Organizations already do this for other types of decisions. Consider signing authority for contracts. Most organizations have clear rules about who can commit the company to agreements of different sizes. A junior employee can’t sign a million-dollar deal without appropriate approvals. This isn’t bureaucracy for its own sake. It’s accountability architecture. Agent deployments need the same clarity about what decisions require what level of authority and who specifically holds that authority.

Ownership must be maintained over time. Organizations change. People leave. Roles evolve. Agents get reconfigured. Accountability frameworks that aren’t actively maintained decay. The person who owned the agent at launch may have moved on. The original configuration may have drifted. Regular reviews ensure that accountability remains clear as context changes.

The Questions That Matter

Before deploying an agent, organizations should be able to answer several questions clearly. Inability to answer them isn’t a sign that more planning is needed. It’s a sign that the deployment isn’t ready.

Who owns decisions of this type? Not “which team is involved” but “which individual is accountable for the quality of these decisions.” If the answer is unclear or involves multiple people with shared responsibility, accountability is already diffusing.

What happens when a decision doesn’t fit existing ownership? Every framework has edge cases. What’s the escalation path? Who has authority to make judgment calls? How quickly can escalation happen?

Who is responsible for outcomes, not just approvals? Process accountability is necessary but not sufficient. Who stands behind the actual results? Who cares whether the agent’s outputs are good, not just whether they passed review?

How will we trace decisions back to their sources when problems emerge? When something goes wrong (and eventually something will), can you reconstruct what happened? What information influenced the decision? What was the agent’s state? What did human reviewers see and approve? Without traceability, learning from failures is nearly impossible.

Who maintains accountability assignments as the system evolves? Accountability frameworks decay without maintenance. Who reviews and updates them? How often? What triggers a review?

These questions aren’t theoretical. They’re practical readiness indicators. Organizations that can answer them clearly have done the work to design accountability in. Organizations that can’t are building accountability gaps into their deployments.

Final Thoughts

The three articles in this series form a connected argument. Agents need explicit boundaries to operate safely. Those boundaries need owners. Those owners need to be identified before deployment, not after failure.
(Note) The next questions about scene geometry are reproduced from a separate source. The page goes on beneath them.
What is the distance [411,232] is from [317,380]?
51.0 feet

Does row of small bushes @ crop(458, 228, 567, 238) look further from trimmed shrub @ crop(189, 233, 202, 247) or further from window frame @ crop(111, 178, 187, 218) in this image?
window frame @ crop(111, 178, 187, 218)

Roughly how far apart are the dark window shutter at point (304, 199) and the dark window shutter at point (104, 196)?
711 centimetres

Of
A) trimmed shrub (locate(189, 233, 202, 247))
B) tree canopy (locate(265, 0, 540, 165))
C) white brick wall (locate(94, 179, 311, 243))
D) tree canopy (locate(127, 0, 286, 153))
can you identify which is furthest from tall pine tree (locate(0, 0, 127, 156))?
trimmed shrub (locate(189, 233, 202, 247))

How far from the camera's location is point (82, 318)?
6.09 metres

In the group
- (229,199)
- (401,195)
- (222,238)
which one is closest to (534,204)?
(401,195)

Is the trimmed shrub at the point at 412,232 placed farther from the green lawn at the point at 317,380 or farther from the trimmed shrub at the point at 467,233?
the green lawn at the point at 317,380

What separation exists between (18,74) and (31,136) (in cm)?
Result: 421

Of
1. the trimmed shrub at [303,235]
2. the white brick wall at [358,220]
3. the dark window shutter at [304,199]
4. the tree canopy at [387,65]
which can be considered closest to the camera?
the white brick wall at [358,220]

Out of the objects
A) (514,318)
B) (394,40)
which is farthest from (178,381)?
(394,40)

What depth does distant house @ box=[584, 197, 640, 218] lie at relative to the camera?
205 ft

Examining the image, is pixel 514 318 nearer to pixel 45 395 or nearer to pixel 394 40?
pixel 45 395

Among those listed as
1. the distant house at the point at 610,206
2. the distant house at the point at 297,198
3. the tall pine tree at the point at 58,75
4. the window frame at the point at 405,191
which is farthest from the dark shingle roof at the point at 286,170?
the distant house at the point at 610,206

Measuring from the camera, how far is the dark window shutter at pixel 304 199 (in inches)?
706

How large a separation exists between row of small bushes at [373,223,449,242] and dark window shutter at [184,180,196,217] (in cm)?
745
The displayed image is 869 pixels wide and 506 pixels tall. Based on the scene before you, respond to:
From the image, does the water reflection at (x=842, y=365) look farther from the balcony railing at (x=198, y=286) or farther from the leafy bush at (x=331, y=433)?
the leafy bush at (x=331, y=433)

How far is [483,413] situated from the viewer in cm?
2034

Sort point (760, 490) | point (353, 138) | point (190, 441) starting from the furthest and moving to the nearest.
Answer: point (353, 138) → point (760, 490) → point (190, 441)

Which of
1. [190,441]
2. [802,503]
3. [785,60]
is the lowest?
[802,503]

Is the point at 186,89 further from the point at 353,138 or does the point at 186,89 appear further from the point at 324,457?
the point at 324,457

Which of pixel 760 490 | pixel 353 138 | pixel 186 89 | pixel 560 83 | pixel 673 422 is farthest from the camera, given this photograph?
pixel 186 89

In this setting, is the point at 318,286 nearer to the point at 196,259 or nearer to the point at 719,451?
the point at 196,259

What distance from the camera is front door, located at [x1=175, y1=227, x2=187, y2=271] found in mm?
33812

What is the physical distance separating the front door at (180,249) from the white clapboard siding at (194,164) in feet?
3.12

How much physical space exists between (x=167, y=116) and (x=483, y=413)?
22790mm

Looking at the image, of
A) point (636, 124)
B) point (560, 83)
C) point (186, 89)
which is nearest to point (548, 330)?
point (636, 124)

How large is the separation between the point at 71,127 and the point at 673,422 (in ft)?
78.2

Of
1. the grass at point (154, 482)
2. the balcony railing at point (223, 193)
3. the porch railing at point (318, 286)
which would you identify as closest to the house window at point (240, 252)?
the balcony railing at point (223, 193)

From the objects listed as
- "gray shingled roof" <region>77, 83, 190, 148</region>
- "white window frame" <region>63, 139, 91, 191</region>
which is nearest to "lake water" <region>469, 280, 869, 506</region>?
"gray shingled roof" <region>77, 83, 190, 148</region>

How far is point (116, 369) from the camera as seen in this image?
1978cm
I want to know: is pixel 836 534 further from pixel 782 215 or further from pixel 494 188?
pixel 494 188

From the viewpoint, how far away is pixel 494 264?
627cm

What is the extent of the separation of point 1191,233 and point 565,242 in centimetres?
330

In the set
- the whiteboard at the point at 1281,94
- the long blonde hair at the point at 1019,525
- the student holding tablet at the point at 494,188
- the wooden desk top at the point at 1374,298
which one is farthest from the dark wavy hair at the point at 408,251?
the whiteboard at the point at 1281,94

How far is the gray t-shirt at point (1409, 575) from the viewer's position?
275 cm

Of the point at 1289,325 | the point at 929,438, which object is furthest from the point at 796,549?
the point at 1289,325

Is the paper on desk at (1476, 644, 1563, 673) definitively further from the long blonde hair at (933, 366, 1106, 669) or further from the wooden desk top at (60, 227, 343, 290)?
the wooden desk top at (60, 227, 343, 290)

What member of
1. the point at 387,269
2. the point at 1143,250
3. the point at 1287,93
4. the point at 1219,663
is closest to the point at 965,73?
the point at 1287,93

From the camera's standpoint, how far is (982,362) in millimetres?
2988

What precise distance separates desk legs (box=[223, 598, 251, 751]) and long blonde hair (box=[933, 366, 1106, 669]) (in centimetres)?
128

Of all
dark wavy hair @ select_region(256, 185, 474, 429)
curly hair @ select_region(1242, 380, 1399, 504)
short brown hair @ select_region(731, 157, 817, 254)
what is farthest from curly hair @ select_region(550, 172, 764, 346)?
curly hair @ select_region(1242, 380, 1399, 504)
Context, multiplication, accountability: they’re all aspects of the same underlying challenge. Deploying AI agents isn’t just a technology problem. It’s an organizational design problem. The technology enables new capabilities, but capturing value from those capabilities requires new structures for governance, oversight, and responsibility.

Organizations that build these structures now will be positioned to scale agent deployments with confidence. They’ll catch problems early, remediate quickly, learn systematically, and maintain trust with customers and regulators. They won’t spend years discovering their chatbots are giving illegal advice, and they won’t find themselves arguing in tribunal that their AI is somehow responsible for its own actions.

The accountability gap isn’t a technology problem waiting for a technology solution. It’s an organizational design problem waiting for leaders willing to do the work. The organizations that close that gap will have an advantage. Those that don’t will learn through failure, and by then, the costs will have compounded.